PROMPT
Find the line that contains "Is [278,88] nearer" in the entries below. Output it and each later line exactly, and nothing else.

MATERIAL FOR THIS EXERCISE
————

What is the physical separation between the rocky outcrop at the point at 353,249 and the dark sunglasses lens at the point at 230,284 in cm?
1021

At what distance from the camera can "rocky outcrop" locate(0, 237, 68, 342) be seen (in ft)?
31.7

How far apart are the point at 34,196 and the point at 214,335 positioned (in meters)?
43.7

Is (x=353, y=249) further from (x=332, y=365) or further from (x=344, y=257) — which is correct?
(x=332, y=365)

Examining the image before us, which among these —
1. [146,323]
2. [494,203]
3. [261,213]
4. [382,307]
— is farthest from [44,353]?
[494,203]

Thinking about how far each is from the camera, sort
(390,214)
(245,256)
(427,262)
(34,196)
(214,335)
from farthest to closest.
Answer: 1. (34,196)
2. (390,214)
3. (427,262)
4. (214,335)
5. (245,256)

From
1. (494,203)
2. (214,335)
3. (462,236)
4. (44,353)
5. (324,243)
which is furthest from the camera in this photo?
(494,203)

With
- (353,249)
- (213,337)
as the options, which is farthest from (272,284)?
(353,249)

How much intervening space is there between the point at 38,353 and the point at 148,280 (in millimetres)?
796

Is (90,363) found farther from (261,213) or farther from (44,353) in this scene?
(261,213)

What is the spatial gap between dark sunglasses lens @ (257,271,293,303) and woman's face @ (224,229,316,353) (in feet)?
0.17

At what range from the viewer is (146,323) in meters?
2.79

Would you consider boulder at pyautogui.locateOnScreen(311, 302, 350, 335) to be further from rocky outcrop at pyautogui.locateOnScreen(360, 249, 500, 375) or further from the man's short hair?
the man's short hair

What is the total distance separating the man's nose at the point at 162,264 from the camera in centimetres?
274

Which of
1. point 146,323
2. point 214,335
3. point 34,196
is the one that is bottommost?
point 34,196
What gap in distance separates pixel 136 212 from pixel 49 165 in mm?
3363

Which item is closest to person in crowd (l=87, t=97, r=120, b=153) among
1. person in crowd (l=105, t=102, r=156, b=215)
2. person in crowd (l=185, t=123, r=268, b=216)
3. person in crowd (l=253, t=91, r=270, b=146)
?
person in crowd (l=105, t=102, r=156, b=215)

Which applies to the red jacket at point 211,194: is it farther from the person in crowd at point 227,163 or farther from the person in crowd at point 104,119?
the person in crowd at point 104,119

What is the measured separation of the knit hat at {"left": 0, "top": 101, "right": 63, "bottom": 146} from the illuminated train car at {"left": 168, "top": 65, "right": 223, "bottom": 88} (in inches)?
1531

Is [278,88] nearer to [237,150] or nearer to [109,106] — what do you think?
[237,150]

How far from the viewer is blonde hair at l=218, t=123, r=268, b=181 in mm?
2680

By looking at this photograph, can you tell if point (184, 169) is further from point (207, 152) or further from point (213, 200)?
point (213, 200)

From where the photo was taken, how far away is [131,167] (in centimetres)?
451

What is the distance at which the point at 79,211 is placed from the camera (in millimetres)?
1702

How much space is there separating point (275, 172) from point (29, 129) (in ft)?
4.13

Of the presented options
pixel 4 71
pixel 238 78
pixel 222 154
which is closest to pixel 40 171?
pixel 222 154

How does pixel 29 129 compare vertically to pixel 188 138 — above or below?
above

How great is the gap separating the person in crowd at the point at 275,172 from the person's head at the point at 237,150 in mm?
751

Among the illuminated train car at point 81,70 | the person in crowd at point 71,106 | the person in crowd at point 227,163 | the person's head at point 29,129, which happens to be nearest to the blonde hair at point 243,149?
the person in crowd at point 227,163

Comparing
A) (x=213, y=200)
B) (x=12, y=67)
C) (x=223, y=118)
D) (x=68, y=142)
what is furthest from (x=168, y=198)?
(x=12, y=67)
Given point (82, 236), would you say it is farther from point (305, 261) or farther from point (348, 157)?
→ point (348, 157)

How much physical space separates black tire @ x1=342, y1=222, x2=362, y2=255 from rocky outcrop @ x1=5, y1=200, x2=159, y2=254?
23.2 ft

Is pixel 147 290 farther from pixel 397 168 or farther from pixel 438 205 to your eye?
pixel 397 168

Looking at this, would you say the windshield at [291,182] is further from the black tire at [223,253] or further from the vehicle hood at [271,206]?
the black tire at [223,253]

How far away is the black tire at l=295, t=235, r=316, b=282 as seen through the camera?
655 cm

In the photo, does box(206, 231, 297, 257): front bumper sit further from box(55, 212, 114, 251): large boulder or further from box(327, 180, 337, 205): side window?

————

SOLUTION FOR THIS PROBLEM
Is [278,88] nearer to [237,150] or nearer to [109,106] — what do you think?
[237,150]

How far from the viewer is blonde hair at l=218, t=123, r=268, b=181 in mm?
2680

By looking at this photograph, can you tell if point (184, 169) is further from point (207, 152) or further from point (213, 200)?
point (213, 200)

From where the photo was taken, how far away is [131,167] (in centimetres)?
451

What is the distance at which the point at 79,211 is placed from the camera (in millimetres)?
1702

How much space is there separating point (275, 172) from point (29, 129) (in ft)?
4.13

Of the presented options
pixel 4 71
pixel 238 78
pixel 222 154
which is closest to pixel 40 171?
pixel 222 154

How does pixel 29 129 compare vertically to pixel 188 138 — above or below?
above

How great is the gap separating the person in crowd at the point at 275,172 from the person's head at the point at 237,150 in mm?
751

Among the illuminated train car at point 81,70 | the person in crowd at point 71,106 | the person in crowd at point 227,163 | the person's head at point 29,129, which happens to be nearest to the blonde hair at point 243,149?
the person in crowd at point 227,163

Comparing
A) (x=213, y=200)
B) (x=12, y=67)
C) (x=223, y=118)
D) (x=68, y=142)
what is furthest from (x=168, y=198)?
(x=12, y=67)
Given point (82, 236), would you say it is farther from point (305, 261) or farther from point (348, 157)?
→ point (348, 157)

How much physical space separates black tire @ x1=342, y1=222, x2=362, y2=255 from rocky outcrop @ x1=5, y1=200, x2=159, y2=254?
23.2 ft

Is pixel 147 290 farther from pixel 397 168 or farther from pixel 438 205 to your eye?
pixel 397 168

Looking at this, would you say the windshield at [291,182] is further from the black tire at [223,253] or further from the vehicle hood at [271,206]?
the black tire at [223,253]

How far away is the black tire at l=295, t=235, r=316, b=282 as seen through the camera?
655 cm

In the photo, does box(206, 231, 297, 257): front bumper sit further from box(55, 212, 114, 251): large boulder or further from box(327, 180, 337, 205): side window?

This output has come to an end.